**TEXT PROVIDED:**
----------

The First of Many

Masanori Murakami, the first Japanese player in the big leagues


At first, it seemed like nothing more than a cultural exchange when the San Francisco Giants invited three Japanese players to Spring Training in 1964.

Nobody knew if the young Nankai Hawks’ prospects would make much of an impact on the big leagues.

Relief pitcher Masanori Murakami can roughly be described as "the Jackie Robinson of Japanese baseball." Murakami, from Otsuki, Japan, was the first player from that nation to appear on a major league roster, albeit briefly. Though Murakami only appeared in 54 games for the San Francisco Giants from 1964 to 1965, his legacy as a baseball pioneer cannot be denied. Murakami's abbreviated appearance in the States, and his eventual return to Japanese baseball, is a story shrouded in mystery and international intrigue. Ironically, after Murakami, the U.S. would not see another Japanese player in its major leagues for another thirty years.

San Francisco is, and has been, a city with a large Japanese population, a population that would increase with the passing of the Immigration Act in 1965, legislation that removed quotas from immigration into the States. Many of these newly-arriving Japanese would naturally settle with family and friends, in many cases in the San Francisco Bay area. Many were baseball-crazy, the game being immensely popular there. Those who settled in northern California longed for a fellow ex-patriot to represent them and don the uniform of the local San Francisco Giants.

Businessman Tsuneo "Cappy" Harada was a great friend and champion of Japanese baseball. Harada, an American living in Japan, noticed this influx of Japanese immigration into the U.S. Recently, Harada had begun doing some scouting in Japan for the Giants. Both Harada and Giants' owner Horace Stoneham agreed that the time was right for ushering in Japanese players to play in the States; the move would be both a financial and aesthetic bonanza for both sides.

----------

**COLLECTED DATA:**
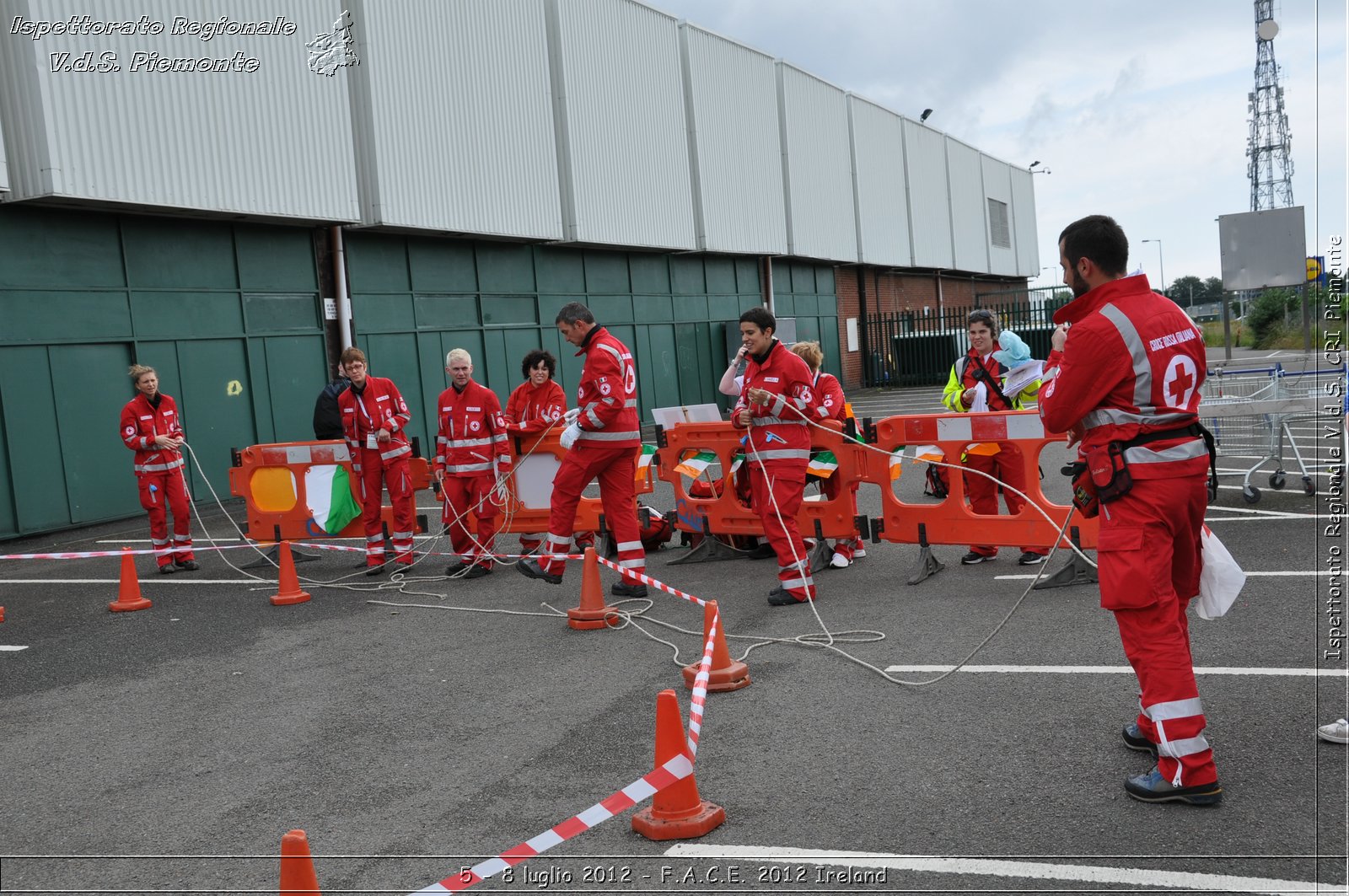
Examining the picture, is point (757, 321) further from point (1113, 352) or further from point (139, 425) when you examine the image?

----------

**WORK INSTRUCTIONS:**
- A) For each statement below, decide whether it agrees with the passage on Masanori Murakami. Answer yes or no, and quote the words from the passage that settle it.
(i) The San Francisco Giants invited three Japanese players to Spring Training in 1964.
(ii) Murakami appeared in more than 100 games for the Giants.
(iii) Harada was a Japanese citizen living in the United States.
- B) According to the passage on Masanori Murakami, why would the Japanese population of the San Francisco area grow after 1965?
The lines play no part in the work that follows.

**SOLUTIONS TO THE PROBLEMS:**
- A)
(i) Yes: "the San Francisco Giants invited three Japanese players to Spring Training in 1964."
(ii) No: "Murakami only appeared in 54 games for the San Francisco Giants from 1964 to 1965."
(iii) No: "Harada, an American living in Japan."

- B) The Immigration Act passed in 1965 removed quotas on immigration into the United States. Many of the Japanese who then arrived settled with family and friends, often in the San Francisco Bay area.